+++ Study text

Let's not forget that the bomb plot was only to get control over the war decisions. The holocaust was still perfectly ok to these nazis.

That's not true, Mr. 4. Von Stauffenberg himself was very much against the camps. Other members of the Valkyrie plot were opposed to the treatment of the Jews to varying degrees. Yes, the German Army was aware of the Holocaust and helped operate the camps, but many of those who were trying to overthrow Hitler were not in favor of the camps (if not as vocally and forcefully opposed to them as history would like). It was not the primary focus or impetus for their actions against Hitler, but the Holocaust was very far from "perfectly ok" to most of these particular conspirators.

(Nor were most of them "Nazis," though German Army officers had different levels of sympathy, apathy, or antipathy to the Nazis and loyalty to Hitler -- an issue of historical contention to this day.)

Mr. Peterseim, You sound like a true German! The Nazis were what they were, animals!!!!!

Ah, Mr. Todd, did you have a point?

Needless to say (and yet, I'll say it), I wasn't defending the Nazis (though Oskar Schindler was a member of the Party -- was he an "animal"?), I was pointing out that there was a difference between the German Army officer corps and the Nazis. Not cut and dried, not black and white. The Army ran the camps and many of its members were morally accountable (and punished) for both that and for "looking the other way" or "just following orders."

However, as I said, there were members of the Army, such as the participants in the Valkyrie plot, who were disgusted by the Nazis, both politically and morally. Sure, some of them went along with things longer than they should have, and as with any group of humanity and any moral issue, there were all sorts of shades of gray in how German Army officers reacted to and rationalized their service to Hitler and the Nazis.

++++++
+++ Information shown

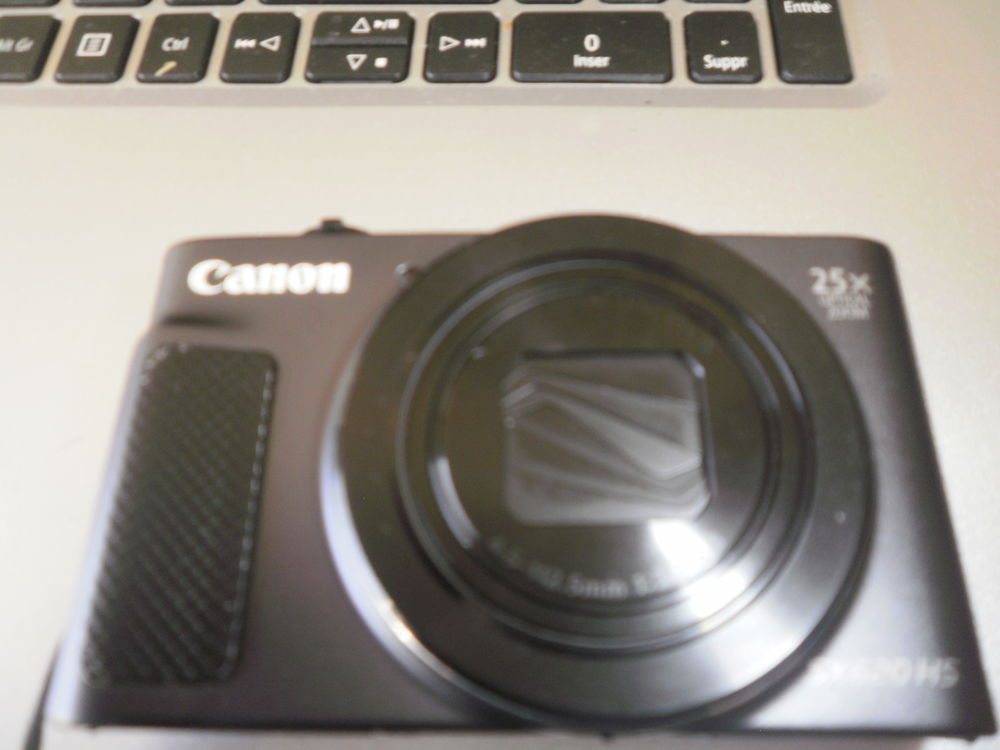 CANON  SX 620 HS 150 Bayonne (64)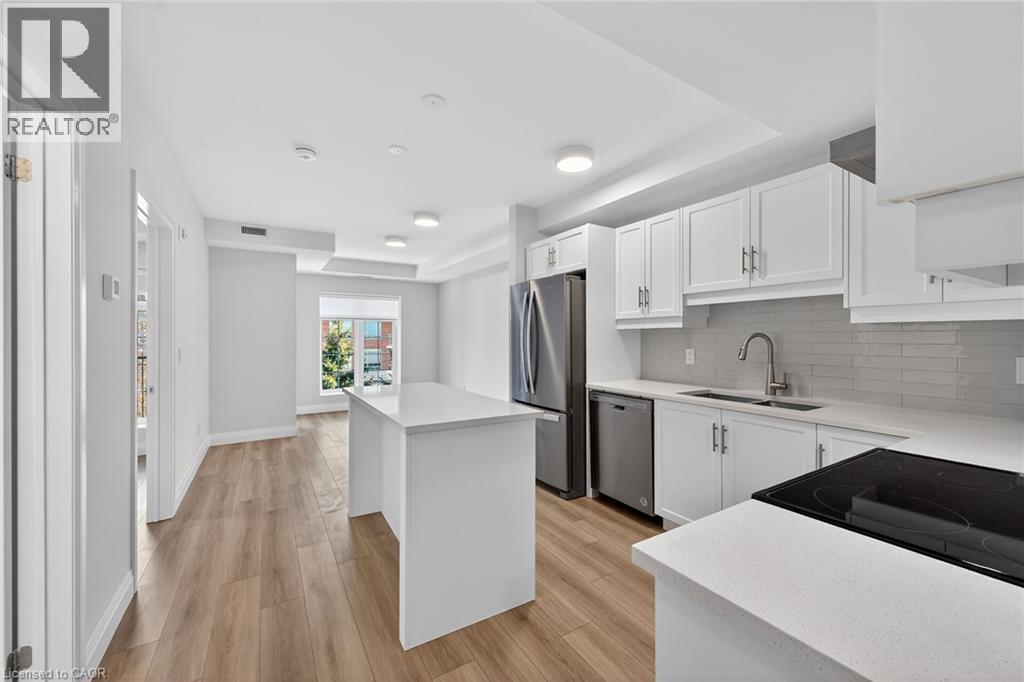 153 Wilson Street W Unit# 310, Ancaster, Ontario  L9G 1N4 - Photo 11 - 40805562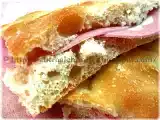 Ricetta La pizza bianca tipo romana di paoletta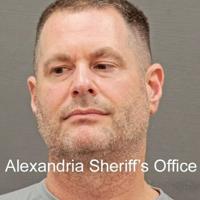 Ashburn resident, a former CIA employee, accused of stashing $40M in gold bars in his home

++++++

# Activity A:
Please translate this sentence from the Valkyrie plot discussion above into Spanish: "Von Stauffenberg himself was very much against the camps."
# Activity B:
Carry on the Valkyrie plot discussion from the point where it stops.

# Written answer A:
El propio Von Stauffenberg estaba muy en contra de los campos.

# Written answer B:
Historians to this day go back and forth on just what the German Army leaders knew, when they knew it, and what they did or did not do about it.

But the point of the FILM Valkyrie was to highlight the attitudes and actions of von Stauffenberg and his co-conspirators, not all of whom were as pure in motive and morality as we might like, but who DID eventually ACT.

As for my personal German ancestry, nice try, but ironically you're off the mark a bit. You're judging me by my last name, which was actually the Amish name of the family that adopted my WELSH grandfather. But nice try at casting stereotypes and assumptions based on scanty evidence. However, I AM three-quarters German/Bohemian, as my mother's parents were Bohemian and my father's mother was Amish. And today, two generations removed from all that, I'm about as German as I am Amish or Welsh, which is to say not a whole lot. Other than my love of bratwurst, which is more about the Packers than the Germans.